What needs to be done -
Working from the entries that follow, transcribe exactly and only the lines from the one with "From this image" through the last, pictures excluded.

Questions about scene geometry -
--------------------
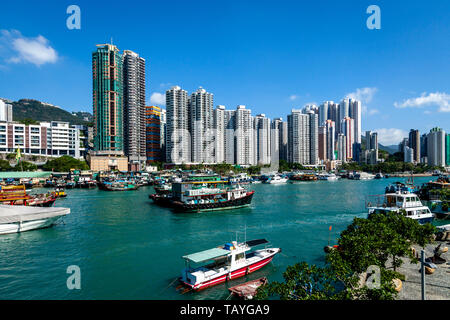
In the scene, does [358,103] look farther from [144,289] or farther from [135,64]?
[144,289]

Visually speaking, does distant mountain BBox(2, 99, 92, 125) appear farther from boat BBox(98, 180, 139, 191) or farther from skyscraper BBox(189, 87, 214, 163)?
boat BBox(98, 180, 139, 191)

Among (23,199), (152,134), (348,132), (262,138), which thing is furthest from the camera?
(348,132)

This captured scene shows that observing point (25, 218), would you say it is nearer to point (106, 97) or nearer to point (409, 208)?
point (409, 208)

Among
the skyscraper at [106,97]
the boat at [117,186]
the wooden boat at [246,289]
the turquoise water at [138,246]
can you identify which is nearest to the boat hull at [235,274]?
the turquoise water at [138,246]

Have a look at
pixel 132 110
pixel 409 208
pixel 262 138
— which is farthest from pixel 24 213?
pixel 262 138

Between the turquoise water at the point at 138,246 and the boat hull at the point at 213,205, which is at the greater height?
the boat hull at the point at 213,205

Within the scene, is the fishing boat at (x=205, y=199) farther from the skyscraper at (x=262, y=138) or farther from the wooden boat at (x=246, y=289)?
the skyscraper at (x=262, y=138)
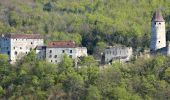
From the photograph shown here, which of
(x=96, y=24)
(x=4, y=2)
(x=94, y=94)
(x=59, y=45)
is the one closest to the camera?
(x=94, y=94)

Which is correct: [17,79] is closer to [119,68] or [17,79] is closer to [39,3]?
[119,68]

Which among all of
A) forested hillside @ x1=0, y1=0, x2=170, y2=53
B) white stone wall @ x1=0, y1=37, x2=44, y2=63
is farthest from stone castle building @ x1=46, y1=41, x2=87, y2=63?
forested hillside @ x1=0, y1=0, x2=170, y2=53

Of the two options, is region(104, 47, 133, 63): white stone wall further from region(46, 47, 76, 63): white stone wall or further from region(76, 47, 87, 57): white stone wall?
region(46, 47, 76, 63): white stone wall

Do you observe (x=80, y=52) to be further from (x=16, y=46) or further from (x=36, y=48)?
(x=16, y=46)

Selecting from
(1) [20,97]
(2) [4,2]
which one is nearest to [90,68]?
(1) [20,97]

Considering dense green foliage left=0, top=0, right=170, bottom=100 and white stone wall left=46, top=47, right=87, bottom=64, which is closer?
dense green foliage left=0, top=0, right=170, bottom=100

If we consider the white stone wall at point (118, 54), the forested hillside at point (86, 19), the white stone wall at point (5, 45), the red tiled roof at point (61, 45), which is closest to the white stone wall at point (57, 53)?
the red tiled roof at point (61, 45)

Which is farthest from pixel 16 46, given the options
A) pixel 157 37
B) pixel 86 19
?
pixel 86 19
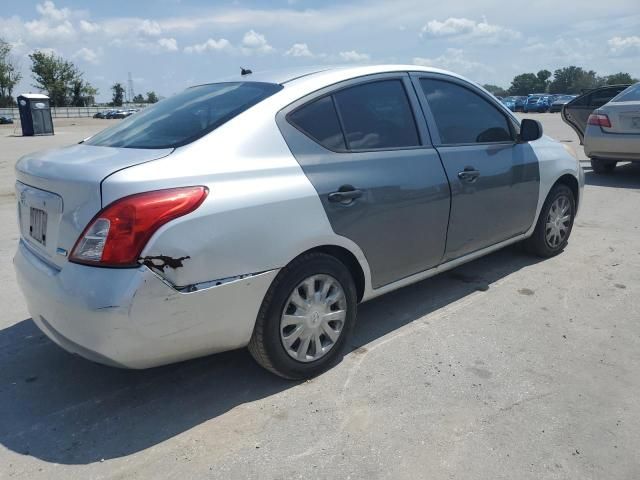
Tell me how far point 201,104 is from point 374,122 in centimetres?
104

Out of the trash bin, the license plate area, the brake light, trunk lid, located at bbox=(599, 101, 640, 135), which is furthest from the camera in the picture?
the trash bin

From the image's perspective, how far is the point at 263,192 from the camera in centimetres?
265

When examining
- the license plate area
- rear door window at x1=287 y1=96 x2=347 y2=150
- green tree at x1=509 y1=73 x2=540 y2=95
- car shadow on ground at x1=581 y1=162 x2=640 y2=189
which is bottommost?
car shadow on ground at x1=581 y1=162 x2=640 y2=189

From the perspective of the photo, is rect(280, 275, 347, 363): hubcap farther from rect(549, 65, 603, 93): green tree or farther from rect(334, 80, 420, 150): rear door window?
rect(549, 65, 603, 93): green tree

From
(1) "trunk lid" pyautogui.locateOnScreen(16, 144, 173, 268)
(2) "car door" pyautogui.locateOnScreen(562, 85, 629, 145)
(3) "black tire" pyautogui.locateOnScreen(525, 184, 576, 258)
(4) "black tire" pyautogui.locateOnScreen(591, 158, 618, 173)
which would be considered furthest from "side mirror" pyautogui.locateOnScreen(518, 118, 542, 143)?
(2) "car door" pyautogui.locateOnScreen(562, 85, 629, 145)

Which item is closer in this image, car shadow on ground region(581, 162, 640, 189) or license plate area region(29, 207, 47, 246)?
license plate area region(29, 207, 47, 246)

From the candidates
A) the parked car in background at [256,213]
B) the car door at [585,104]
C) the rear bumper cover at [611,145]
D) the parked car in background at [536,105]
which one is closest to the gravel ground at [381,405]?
the parked car in background at [256,213]

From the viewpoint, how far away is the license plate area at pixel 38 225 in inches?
105

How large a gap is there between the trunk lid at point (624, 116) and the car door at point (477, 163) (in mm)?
5086

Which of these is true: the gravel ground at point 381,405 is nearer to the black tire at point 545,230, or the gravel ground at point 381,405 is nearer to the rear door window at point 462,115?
the black tire at point 545,230

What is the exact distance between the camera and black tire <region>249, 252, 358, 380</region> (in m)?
2.75

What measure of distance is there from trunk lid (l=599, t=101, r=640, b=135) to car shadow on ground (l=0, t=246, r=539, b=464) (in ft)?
21.7

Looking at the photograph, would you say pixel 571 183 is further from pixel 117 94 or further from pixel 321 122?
pixel 117 94

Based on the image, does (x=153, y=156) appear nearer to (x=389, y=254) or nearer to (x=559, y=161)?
(x=389, y=254)
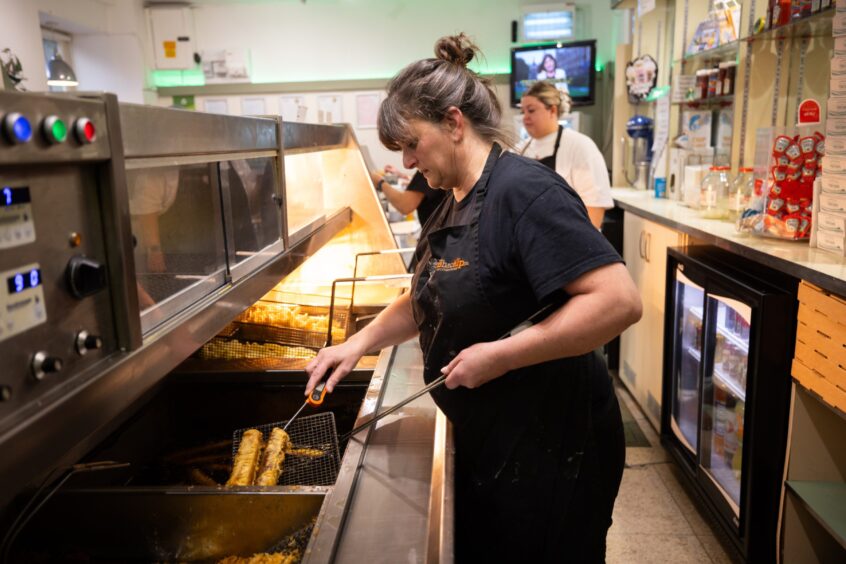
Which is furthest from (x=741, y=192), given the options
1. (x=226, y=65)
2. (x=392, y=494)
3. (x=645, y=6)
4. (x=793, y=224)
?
(x=226, y=65)

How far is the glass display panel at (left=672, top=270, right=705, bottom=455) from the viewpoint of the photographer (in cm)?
324

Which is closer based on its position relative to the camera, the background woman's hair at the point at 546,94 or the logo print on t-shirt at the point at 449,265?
the logo print on t-shirt at the point at 449,265

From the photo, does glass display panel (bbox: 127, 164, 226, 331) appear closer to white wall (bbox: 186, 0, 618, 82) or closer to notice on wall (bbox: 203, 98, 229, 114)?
white wall (bbox: 186, 0, 618, 82)

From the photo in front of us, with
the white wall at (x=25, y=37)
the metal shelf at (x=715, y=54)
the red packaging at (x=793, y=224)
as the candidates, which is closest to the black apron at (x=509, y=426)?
the red packaging at (x=793, y=224)

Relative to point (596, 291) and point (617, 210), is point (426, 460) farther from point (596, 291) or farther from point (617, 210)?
point (617, 210)

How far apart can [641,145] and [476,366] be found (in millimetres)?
4938

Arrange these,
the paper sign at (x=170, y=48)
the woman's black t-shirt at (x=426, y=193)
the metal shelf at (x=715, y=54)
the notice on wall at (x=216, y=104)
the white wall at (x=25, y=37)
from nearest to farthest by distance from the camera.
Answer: the woman's black t-shirt at (x=426, y=193), the metal shelf at (x=715, y=54), the white wall at (x=25, y=37), the paper sign at (x=170, y=48), the notice on wall at (x=216, y=104)

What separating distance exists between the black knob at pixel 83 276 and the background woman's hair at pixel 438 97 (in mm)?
802

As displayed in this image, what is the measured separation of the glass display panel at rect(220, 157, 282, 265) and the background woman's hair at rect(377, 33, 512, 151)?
14.2 inches

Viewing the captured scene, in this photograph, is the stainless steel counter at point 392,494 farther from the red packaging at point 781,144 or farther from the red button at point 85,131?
the red packaging at point 781,144

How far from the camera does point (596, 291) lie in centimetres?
127

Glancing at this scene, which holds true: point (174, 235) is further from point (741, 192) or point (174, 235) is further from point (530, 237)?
point (741, 192)

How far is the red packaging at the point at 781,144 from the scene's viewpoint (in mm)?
2691

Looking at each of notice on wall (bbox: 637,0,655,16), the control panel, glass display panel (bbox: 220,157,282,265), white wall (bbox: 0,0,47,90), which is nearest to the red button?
the control panel
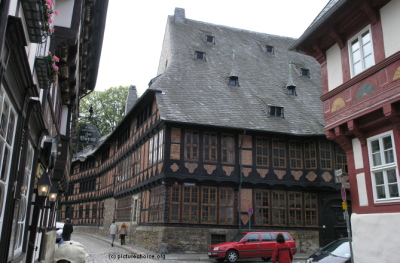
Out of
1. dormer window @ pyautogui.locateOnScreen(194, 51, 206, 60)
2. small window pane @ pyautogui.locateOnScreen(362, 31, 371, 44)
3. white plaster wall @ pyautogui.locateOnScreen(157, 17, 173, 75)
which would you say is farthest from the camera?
white plaster wall @ pyautogui.locateOnScreen(157, 17, 173, 75)

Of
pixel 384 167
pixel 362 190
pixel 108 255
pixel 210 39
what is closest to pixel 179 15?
pixel 210 39

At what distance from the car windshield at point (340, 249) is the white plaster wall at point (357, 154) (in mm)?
2202

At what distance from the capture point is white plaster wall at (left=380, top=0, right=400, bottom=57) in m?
8.79

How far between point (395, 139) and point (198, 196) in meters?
13.7

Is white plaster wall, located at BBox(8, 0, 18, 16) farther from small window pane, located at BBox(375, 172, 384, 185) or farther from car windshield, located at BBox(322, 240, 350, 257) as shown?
car windshield, located at BBox(322, 240, 350, 257)

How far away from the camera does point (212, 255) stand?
17.3 m

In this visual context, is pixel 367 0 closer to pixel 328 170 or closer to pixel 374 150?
pixel 374 150

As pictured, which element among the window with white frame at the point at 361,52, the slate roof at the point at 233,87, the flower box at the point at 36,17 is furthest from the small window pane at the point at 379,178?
the slate roof at the point at 233,87

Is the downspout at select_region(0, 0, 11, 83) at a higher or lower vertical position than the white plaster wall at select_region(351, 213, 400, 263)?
higher

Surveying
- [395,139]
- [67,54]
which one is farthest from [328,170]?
[67,54]

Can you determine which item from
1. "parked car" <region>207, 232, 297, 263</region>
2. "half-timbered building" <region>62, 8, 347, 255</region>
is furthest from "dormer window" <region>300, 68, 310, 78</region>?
"parked car" <region>207, 232, 297, 263</region>

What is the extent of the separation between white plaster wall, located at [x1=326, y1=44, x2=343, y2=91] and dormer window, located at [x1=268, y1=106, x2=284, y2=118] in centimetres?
1303

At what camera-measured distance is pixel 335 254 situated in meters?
10.4

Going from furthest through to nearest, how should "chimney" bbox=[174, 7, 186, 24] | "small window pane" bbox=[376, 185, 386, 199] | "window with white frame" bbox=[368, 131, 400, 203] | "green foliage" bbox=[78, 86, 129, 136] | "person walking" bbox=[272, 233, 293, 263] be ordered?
"green foliage" bbox=[78, 86, 129, 136]
"chimney" bbox=[174, 7, 186, 24]
"small window pane" bbox=[376, 185, 386, 199]
"person walking" bbox=[272, 233, 293, 263]
"window with white frame" bbox=[368, 131, 400, 203]
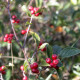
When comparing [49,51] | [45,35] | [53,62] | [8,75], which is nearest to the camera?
[53,62]

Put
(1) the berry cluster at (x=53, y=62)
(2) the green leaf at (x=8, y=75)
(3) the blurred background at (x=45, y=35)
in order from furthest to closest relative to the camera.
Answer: (3) the blurred background at (x=45, y=35) < (2) the green leaf at (x=8, y=75) < (1) the berry cluster at (x=53, y=62)

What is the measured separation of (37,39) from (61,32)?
1.62 m

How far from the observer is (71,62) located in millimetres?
2445

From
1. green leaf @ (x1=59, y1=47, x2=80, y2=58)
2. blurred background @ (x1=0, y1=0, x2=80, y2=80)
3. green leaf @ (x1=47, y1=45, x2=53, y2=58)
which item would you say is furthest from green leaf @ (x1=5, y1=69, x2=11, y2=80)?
green leaf @ (x1=59, y1=47, x2=80, y2=58)

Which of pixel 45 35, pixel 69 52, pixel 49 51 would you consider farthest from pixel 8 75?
pixel 45 35

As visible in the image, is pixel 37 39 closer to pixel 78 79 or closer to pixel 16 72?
pixel 16 72

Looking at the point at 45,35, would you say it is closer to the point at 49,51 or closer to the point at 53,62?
the point at 49,51

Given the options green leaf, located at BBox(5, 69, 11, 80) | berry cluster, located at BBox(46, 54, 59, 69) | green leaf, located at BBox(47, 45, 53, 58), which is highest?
green leaf, located at BBox(47, 45, 53, 58)

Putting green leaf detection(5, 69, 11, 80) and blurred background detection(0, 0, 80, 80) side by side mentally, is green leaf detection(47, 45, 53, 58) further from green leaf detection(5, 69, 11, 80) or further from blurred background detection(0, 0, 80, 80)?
green leaf detection(5, 69, 11, 80)

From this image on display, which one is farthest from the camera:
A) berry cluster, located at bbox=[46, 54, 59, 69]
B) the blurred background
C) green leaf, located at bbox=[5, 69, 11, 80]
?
the blurred background

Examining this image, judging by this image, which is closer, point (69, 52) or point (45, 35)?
point (69, 52)

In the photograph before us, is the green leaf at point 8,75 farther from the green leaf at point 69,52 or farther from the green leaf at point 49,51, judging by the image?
the green leaf at point 69,52

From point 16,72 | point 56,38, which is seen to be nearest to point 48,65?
point 16,72

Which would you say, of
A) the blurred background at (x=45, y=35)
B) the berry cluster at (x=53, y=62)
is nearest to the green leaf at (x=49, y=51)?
the berry cluster at (x=53, y=62)
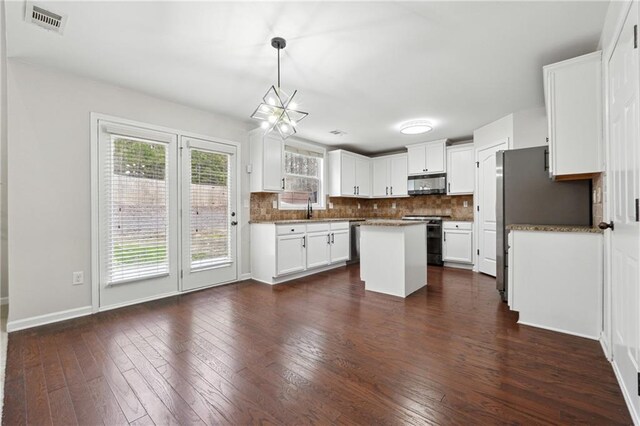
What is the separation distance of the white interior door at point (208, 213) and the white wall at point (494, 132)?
3.93 metres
--------------------
Reply to the exercise -
From this image on display, which one is farthest from the camera:
A) berry cluster, located at bbox=[46, 54, 59, 69]
B) the blurred background
C) green leaf, located at bbox=[5, 69, 11, 80]
?
the blurred background

Examining this image, judging by this image, which is closer, point (69, 52) or point (45, 35)?
point (69, 52)

In the photograph before us, is the green leaf at point 8,75 farther from the green leaf at point 69,52 or farther from the green leaf at point 49,51, judging by the image?
the green leaf at point 69,52

From point 16,72 | point 56,38, which is seen to be nearest to point 48,65?
point 16,72

Which would you say, of
A) the blurred background at (x=45, y=35)
B) the berry cluster at (x=53, y=62)
is nearest to the green leaf at (x=49, y=51)?
the berry cluster at (x=53, y=62)
What is the separation distance of the white interior door at point (208, 213) and the white wall at point (494, 132)?
3.93 metres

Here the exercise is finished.